Earth, Wind & Fire — Open Our Eyes

We went through a thing last fall where, because of some family obligations that fall on the sandwich generation, my wife was away from home for weeks. When she got back home, almost the first thing she said was, “I want to hear some Earth, Wind & Fire.”

Open Our Eyes front cover
Open Our Eyes front cover

And, I couldn’t oblige. Not immediately, anyway — though within a few days I was able to get this album and “Spirit” from Phoenixville’s Forever Changes. But why did I not have any EW&F?

In the mid-’70s, up until I went to college, the vast, vast majority of my music consumption was in the form of 45s. When I started collecting in 1972, 45s were 79 cents at Apex Music Korner in downtown Schenectady, and riding my bike or taking the bus across the bridge to waste my time debating which single I should get became a weekly feature of my life. Every dime that I get was off to the jukebox, or in this case, record store, man. Albums felt a little more risky . . . experience eventually showed me that loving a single didn’t mean I would love everything else a band put out on an album. In fact, in the ’70s there was a lot of filler on albums, and more than a few of my early purchases were just meh. So I had to really, really be into a band or artist to go the album route when I was a teen. There was a whole bunch of mid-70s funk and soul that I only had on 45. When I started serious album collecting at college, it was entirely in a British Invasion and rock ’n’ roll direction — I wasn’t catching up with all that funk and soul that had been so ubiquitous in my high school years.

I’m here to say that ’70s me would not have been ready for this record. If I heard any of the singles from this 1974 album, they didn’t really register. My first real memory of EW&F was “Shining Star,” a year later, which is a song I remember liking a lot but don’t think I ever bought. This album has a level of jazz in the funk that I would not have known what to do with in the ’70s, with my pop/rock brain. The percussion, Maurice White’s kalimba – this stuff was out there. And while their hits were huge, what they were doing wasn’t really the same as what everyone else was doing, from instrumentation to song structures.

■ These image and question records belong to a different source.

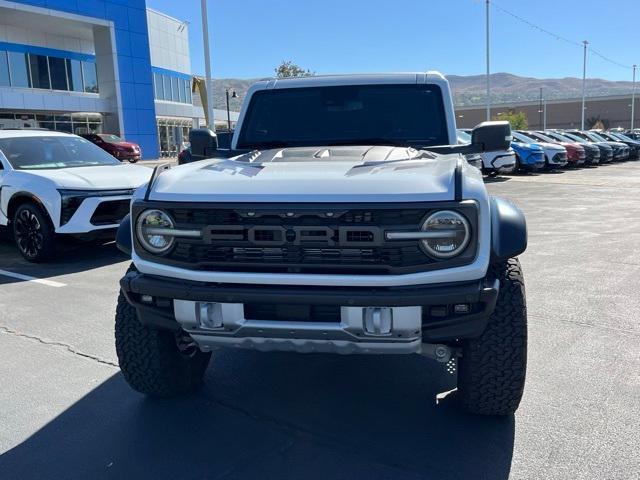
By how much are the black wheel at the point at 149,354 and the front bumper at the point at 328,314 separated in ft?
1.50

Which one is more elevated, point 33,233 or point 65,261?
point 33,233

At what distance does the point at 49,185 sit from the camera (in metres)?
6.82

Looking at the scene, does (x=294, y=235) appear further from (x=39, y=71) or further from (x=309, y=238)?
(x=39, y=71)

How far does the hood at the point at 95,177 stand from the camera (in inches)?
269

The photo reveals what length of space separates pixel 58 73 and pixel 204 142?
1378 inches

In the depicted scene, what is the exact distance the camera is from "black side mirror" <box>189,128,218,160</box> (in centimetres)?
409


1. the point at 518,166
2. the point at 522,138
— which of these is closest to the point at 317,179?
the point at 518,166

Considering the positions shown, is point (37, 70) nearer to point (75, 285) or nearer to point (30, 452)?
point (75, 285)

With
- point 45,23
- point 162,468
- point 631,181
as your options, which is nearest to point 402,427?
point 162,468

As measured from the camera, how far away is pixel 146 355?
10.4 feet

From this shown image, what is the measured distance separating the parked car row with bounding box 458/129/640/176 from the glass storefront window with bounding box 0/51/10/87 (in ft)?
86.2

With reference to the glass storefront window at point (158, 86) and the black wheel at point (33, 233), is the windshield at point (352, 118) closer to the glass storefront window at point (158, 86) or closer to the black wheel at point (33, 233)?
the black wheel at point (33, 233)

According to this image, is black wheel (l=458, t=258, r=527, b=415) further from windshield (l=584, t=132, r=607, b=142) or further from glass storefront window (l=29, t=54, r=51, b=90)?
glass storefront window (l=29, t=54, r=51, b=90)

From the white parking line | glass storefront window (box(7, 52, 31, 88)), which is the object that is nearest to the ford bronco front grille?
the white parking line
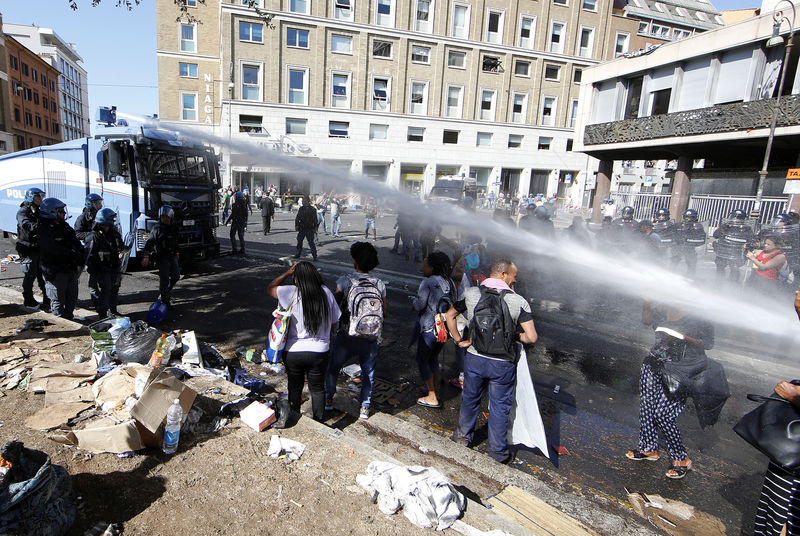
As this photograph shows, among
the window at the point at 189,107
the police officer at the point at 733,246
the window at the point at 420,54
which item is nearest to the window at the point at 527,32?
the window at the point at 420,54

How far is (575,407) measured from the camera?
503 cm

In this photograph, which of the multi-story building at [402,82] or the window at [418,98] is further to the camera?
the window at [418,98]

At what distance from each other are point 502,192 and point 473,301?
35487mm

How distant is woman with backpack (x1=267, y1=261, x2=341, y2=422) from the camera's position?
3729 mm

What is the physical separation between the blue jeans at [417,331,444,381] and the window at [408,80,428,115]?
32885 millimetres

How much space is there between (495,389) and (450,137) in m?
34.8

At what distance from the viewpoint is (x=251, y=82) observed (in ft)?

In fact, site kalimbamagic.com, says it really well: “To me, Maurice White seemed to approach the kalimba as a magical device that could pierce through anyone’s armor and transport them to a place of love and beauty and amazement, a place that just kind of opens and melts and sweeps you into the soul of the music.” But I was a 14-year-old idiot, not really open to that. I liked the hits, but this would have sounded too soft to me. I was, of course, very wrong, because this is really fun and beautiful.

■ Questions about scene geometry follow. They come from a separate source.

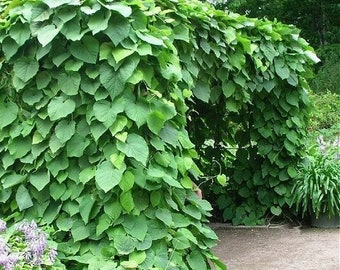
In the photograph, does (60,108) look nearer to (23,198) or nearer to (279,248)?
(23,198)

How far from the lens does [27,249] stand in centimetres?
240

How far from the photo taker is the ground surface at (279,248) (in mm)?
4480

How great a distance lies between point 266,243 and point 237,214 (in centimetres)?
83

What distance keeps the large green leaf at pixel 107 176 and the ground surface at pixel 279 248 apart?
223 centimetres

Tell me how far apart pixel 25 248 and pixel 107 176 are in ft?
1.64

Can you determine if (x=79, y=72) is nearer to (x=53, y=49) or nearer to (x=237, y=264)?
(x=53, y=49)

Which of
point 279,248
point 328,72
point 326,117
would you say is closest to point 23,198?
point 279,248

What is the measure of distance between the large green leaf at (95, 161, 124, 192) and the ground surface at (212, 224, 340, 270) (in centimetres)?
223

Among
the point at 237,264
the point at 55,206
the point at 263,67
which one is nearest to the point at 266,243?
the point at 237,264

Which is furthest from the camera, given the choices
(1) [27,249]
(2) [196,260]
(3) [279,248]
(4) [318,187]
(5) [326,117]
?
(5) [326,117]

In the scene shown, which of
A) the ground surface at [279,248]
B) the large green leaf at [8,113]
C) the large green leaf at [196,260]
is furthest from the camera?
the ground surface at [279,248]

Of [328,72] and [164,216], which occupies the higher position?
[164,216]

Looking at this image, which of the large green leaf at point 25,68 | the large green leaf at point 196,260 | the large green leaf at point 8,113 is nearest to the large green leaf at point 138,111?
the large green leaf at point 25,68

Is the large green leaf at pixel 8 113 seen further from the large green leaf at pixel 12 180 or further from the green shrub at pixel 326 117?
the green shrub at pixel 326 117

So, years and years later, inspired by hearing some song of theirs in a store or cafe somewhere, she comes home and wants to hear some Earth, Wind & Fire. And, it turns out, so do I.

Open Our Eyes back cover
Open Our Eyes back cover
Open Our Eyes picture sleeve
Open Our Eyes picture sleeve — those outfits are just peak peak funk. And this sleeve is just about the most seventies thing ever.
Open Our Eyes lyric sleeve
Open Our Eyes lyric sleeve
For Poster Cut Along Sides
For Poster Cut Along Sides — Also, never do that.